The house was destroyed by fire, set by vandals, on 19
December 1997.
If the insurance coverage had been increased, or if
calculations had been for the building to necessarily remain in a
lower state of completion for a longer period of time, it wouldhave been reasonable to expect a proportionate increase in the
safeguards demanded by Federal. The amount of the premium paid by
the Rouses, likewise, was based on a set of expectations.

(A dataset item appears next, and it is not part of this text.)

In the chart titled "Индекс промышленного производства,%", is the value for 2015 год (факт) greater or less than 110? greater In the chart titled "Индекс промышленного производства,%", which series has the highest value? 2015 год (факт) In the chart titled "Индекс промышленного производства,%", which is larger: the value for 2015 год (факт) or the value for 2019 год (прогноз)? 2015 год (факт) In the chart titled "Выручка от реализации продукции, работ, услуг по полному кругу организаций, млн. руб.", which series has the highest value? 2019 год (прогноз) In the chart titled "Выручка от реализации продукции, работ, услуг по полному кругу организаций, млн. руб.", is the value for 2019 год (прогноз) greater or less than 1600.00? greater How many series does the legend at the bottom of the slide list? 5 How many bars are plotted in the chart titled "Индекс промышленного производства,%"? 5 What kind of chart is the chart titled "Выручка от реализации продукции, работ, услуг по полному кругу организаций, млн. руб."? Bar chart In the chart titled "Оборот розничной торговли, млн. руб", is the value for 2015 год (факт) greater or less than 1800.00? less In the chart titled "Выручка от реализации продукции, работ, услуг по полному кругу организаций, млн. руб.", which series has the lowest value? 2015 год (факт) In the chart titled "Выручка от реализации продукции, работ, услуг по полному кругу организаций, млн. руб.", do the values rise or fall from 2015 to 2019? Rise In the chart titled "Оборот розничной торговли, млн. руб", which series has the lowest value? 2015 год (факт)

It is undisputed that the provisional limit of liability was
$2,369,000. It was stipulated that the actual value of the house on
19 December 1997 was $2,353,960 with the estimated completed cost
to be $3,141,244. The house was therefore 74.9% complete at the
time of the fire and, accordingly, the amount of insurance was
74.9% of $2,369,000, which totals $1,774,381. That is the amount
already paid by Federal to the Rouses.
Indeed, if the building had been completed within the cost
expectations which formed the basis of the policy _ that
construction would be completed at a total cost of $2,369,000 _ the
Rouses would have either moved in prior to the time of the
vandalism and fire or, certainly, would have had a more secure
structure with completion exceeding 99%.
For these reasons, I respectfully dissent and vote to reverse
the trial court's denial of Federal's summary judgment motion and
the grant of the Rouses' motion for summary judgment.